E-way bill generation hit a record high in March 2026, registering a 13 per cent year-on-year (Y-o-Y) growth to 140.6 million, according to Goods and Services Tax Network (GSTN) data.
The previous peak was seen in December 2025, when e-way bills touched an all-time high of 138.39 million, marking a 23.6 per cent Y-o-Y surge. Sequentially, generation rose 6.04 per cent from 132.59 million in February.
Notably, e-way bill generation has been hitting record highs since the government undertook GST rate rationalisation in September.
An e-way bill is an electronically-generated document mandated under the GST regime for the movement of goods valued above ₹50,000.
It captures details of the consignment, consignor, consignee, and transporter, and is designed to curb tax evasion while enabling real-time tracking of goods movement across states.
According to an tax expert, the surge in E-way bill generation reflects improved compliance and strong goods movement, with the post-September uptick indicating gains from rate rationalisation.
However, it should not be viewed as a pure proxy for economic growth, as tighter enforcement and data-driven compliance have also contributed, he added.
“Going forward, the focus must shift from volume to quality, ensuring ease of compliance through system stability, faster dispute resolution, and uniform enforcement.
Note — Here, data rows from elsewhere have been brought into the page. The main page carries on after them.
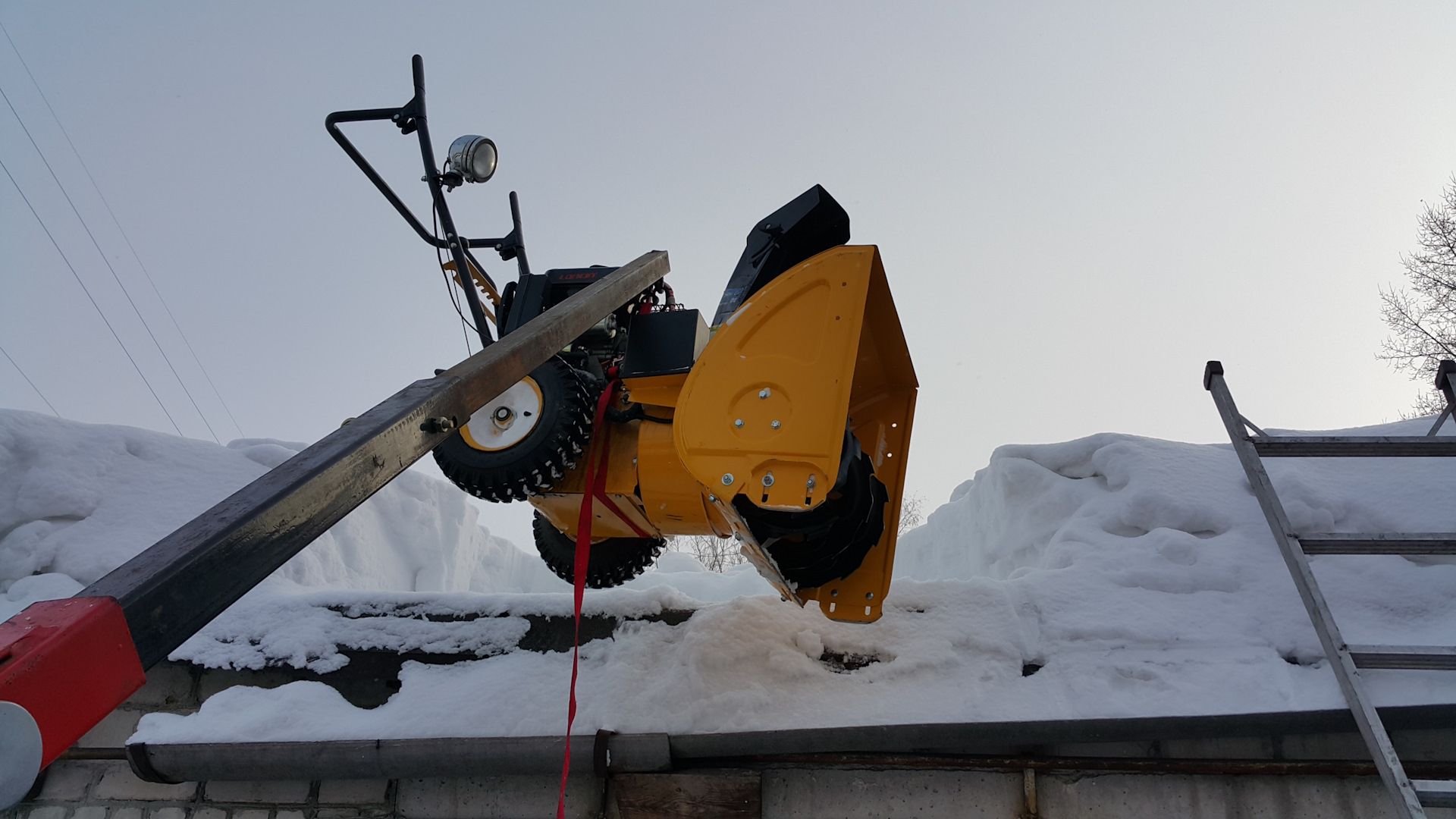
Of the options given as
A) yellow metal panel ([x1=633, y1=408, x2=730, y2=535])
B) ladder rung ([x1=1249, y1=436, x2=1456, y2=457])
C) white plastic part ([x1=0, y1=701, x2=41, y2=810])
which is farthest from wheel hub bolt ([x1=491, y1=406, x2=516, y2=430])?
ladder rung ([x1=1249, y1=436, x2=1456, y2=457])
This will determine whether the trend reflects genuine formalisation or compliance-led inflation in reporting,” he said.
“The surge in e-way bill generation to a record high in March clearly reflects the impact of GST rate rationalisation which is ensuring a larger drive towards formalisation of economy. The trend reflects a stronger consumption demand coupled with deeper GST compliances,” another tax expert said.
According to another tax expert, the continued surge in e-way bills until February signified sustained business activity in India coupled with increased momentum in supply chain activity. Some of this continued as spillover in March, driven by escalated war-related global disruptions and economic uncertainty.
But the increased e-way bill activity in March could be attributed to contingency and panic demands as well as larger inventory of raw material and finished goods across the country.
“It needs to be seen whether this spike will continue with the uncertainties for the time being despite the temporary war ceasefire,” he said.
The strong numbers come amid expectations of a pickup in consumption demand in the economy.
According to the Second Advance Estimates released on February 27 by the Ministry of Statistics and Programme Implementation (MoSPI), under the revised gross domestic product (GDP) series with 2022–23 as base year, private final consumption expenditure (PFCE) is projected to grow 7.7 per cent in real terms in 2025–26 from 5.8 per cent in 2024–25.
PFCE is a key gauge for consumer demand.
In nominal terms, PFCE is expected to expand 8.9 per cent, with its share in GDP inching up to 56.7 per cent in FY26 from 56.5 per cent in FY25.
The anticipated consumption momentum is likely to support overall real GDP growth of 7.6 per cent in FY26, compared with 7.1 per cent in the previous year.
The Reserve Bank of India (RBI), in its monetary policy review on April 8, also highlighted robust private consumption as a key driver of growth impulses.
RBI Governor Sanjay Malhotra said growth impulses continue to be supported by “robust private consumption and investment demand.”
The Monetary Policy Committee (MPC) had kept the repo rate unchanged at 5.25 per cent even as it flagged risks from elevated crude oil prices and West Asia conflict.